Ebenfalls eine Möglichkeit seine individuelle Belastung zu verringern ist es, den Fuss- oder Veloweg während der Rushhour mit viel Verkehr und entsprechend erhöhten Schadstoffbelastungen auf eine Route abseits der Hauptstrassen zu legen. Informationen zur aktuellen Luftbelastung in der Schweiz erhält man beispielsweise über die airCHeck-App. Ist man beruflich oder privat in Städten mit sehr hohen Feinstaubbelastungen unterwegs, kann es insbesondere als empfindliche Person (beispielsweise mit Atemwegserkrankungen wie Asthma) sinnvoll sein, eine Feinstaubmaske (FFP2) zu tragen.
Der «International Day of Clean Air for blue skies» unterstreicht den Bedarf nach sauberer Luft. Wie können wir zu einer besseren Luftqualität beitragen?
Die Luftqualität ist wie der Klimawandel ein internationales, strukturelles Problem. In erster Linie bedeutet dies, dass wir nationale und internationale Massnahmen brauchen, um die Luftqualität zu verbessern. Die schweizerische Luftreinhalteverordnung von 1985 illustriert gut, wie die Luftqualität durch Druck auf die Politik in Massnahmen münden kann, welche die Schadstoffkonzentrationen in den letzten 30 Jahren deutlich haben zurückgehen lassen. Das heisst im Umkehrschluss, dass wir in der Schweiz die Politik mit unserem Wahlverhalten entsprechend beeinflussen können.

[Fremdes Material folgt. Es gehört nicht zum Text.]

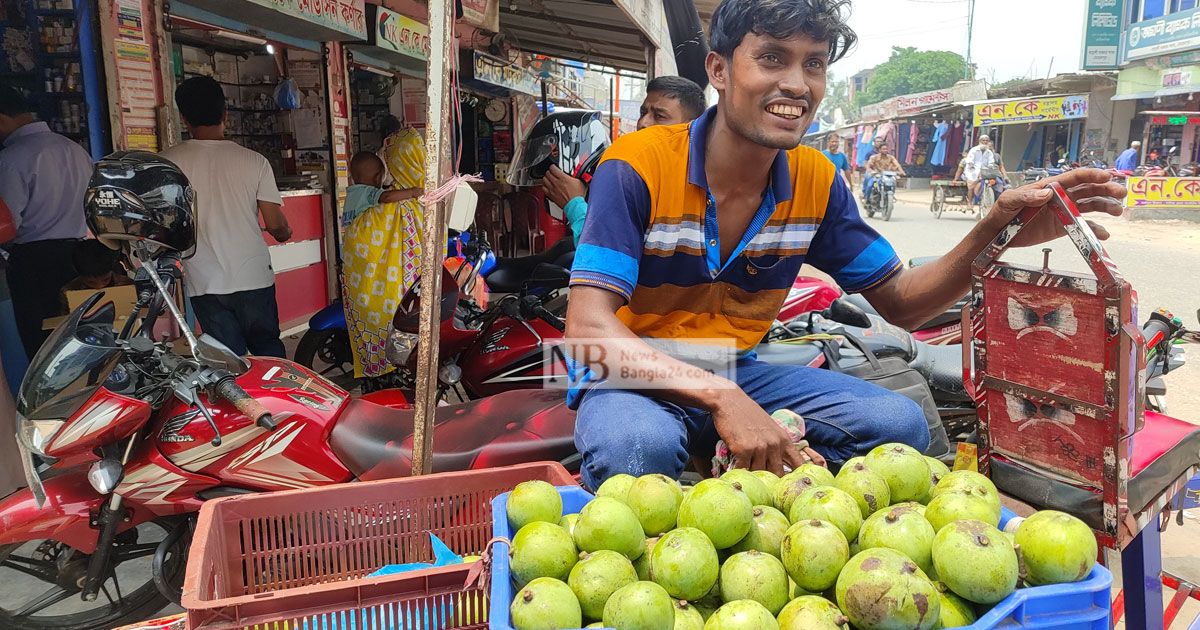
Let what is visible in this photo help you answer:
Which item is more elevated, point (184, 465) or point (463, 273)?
point (463, 273)

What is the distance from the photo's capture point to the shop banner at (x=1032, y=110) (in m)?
24.2

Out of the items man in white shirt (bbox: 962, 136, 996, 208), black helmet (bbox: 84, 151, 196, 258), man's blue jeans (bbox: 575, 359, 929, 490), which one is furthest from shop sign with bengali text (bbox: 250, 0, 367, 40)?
man in white shirt (bbox: 962, 136, 996, 208)

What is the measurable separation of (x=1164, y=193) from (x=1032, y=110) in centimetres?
1029

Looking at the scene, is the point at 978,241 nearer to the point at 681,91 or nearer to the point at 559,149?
the point at 559,149

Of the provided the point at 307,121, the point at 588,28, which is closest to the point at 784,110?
the point at 307,121

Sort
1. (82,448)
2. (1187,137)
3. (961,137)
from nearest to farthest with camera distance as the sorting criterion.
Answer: (82,448) < (1187,137) < (961,137)

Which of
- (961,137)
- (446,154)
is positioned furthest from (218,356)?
(961,137)

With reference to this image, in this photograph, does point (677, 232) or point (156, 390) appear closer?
point (677, 232)

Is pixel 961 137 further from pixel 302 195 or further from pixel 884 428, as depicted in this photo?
pixel 884 428

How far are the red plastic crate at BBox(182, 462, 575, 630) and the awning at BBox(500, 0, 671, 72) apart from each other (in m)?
4.43

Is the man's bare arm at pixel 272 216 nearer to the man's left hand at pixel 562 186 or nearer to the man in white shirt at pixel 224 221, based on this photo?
the man in white shirt at pixel 224 221

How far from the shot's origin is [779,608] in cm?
116

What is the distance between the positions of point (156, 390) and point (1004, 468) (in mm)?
2296

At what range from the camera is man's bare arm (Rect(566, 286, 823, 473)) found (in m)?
1.66
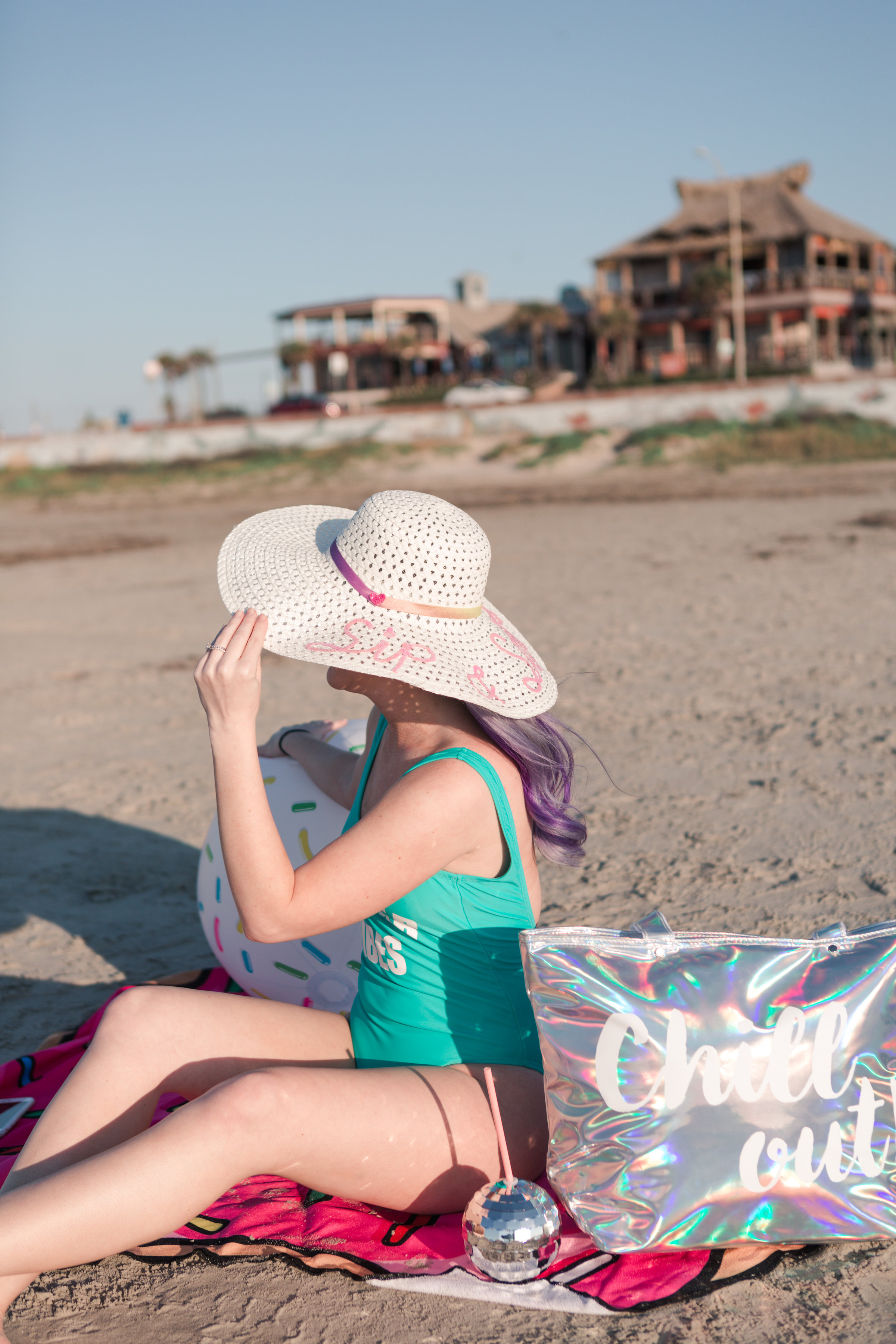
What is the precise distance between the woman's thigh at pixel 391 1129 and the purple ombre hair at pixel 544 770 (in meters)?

Zusätzlich können wir mit unserem Lebensstil die Luftqualität beeinflussen:
- ÖV oder Velo anstelle von Auto nutzen
- Beim Autokauf oder der Nutzung auf emissionsarme Fahrzeuge setzen
- Alte Heizsysteme ersetzen
- Erneuerbare Energie nutzen
- Energieeffiziente Geräte nutzen
- Nutzung von Cheminée- und Holzöfen vermeiden
Wie geht es weiter?
Wie bereits erwähnt, möchten wir bei LUDOK unter anderem aufzeigen, ob aus wissenschaftlicher Sicht neue Luftschadstoffgrenzwerte einzuführen, oder bestehende angepasst werden müssen. In einer anderen Impact Story hat meine Kollegin Meltem Kutlar Joss die Einführung neuer WHO-Luftgüteleitlinien vorgestellt. Basierend auf den neuesten Erkenntnissen wurden diese seit 2005 bestehenden Empfehlungen nun überarbeitet und dabei teilweise nach unten korrigiert. Das ausserparlamentarischen Expertengremium im Bereich der Lufthygiene, die sogenannte Eidgenössischen Kommission für Lufthygiene (EKL) wird Handlungsempfehlungen zuhanden des Bundesrates formulieren, ob die Schweiz ihre Grenzwerte nun ebenfalls anpassen soll oder nicht und sich dabei auch auf die Expertise von LUDOK abstützen. Daneben sammeln wir weiter die aktuelle Literatur und setzen entsprechend immer wieder thematische Schwerpunkte, wie neue gesundheitliche Zielgrössen oder auch neue nicht regulierte Schadstoffe wie beispielsweise ultrafeine Partikel.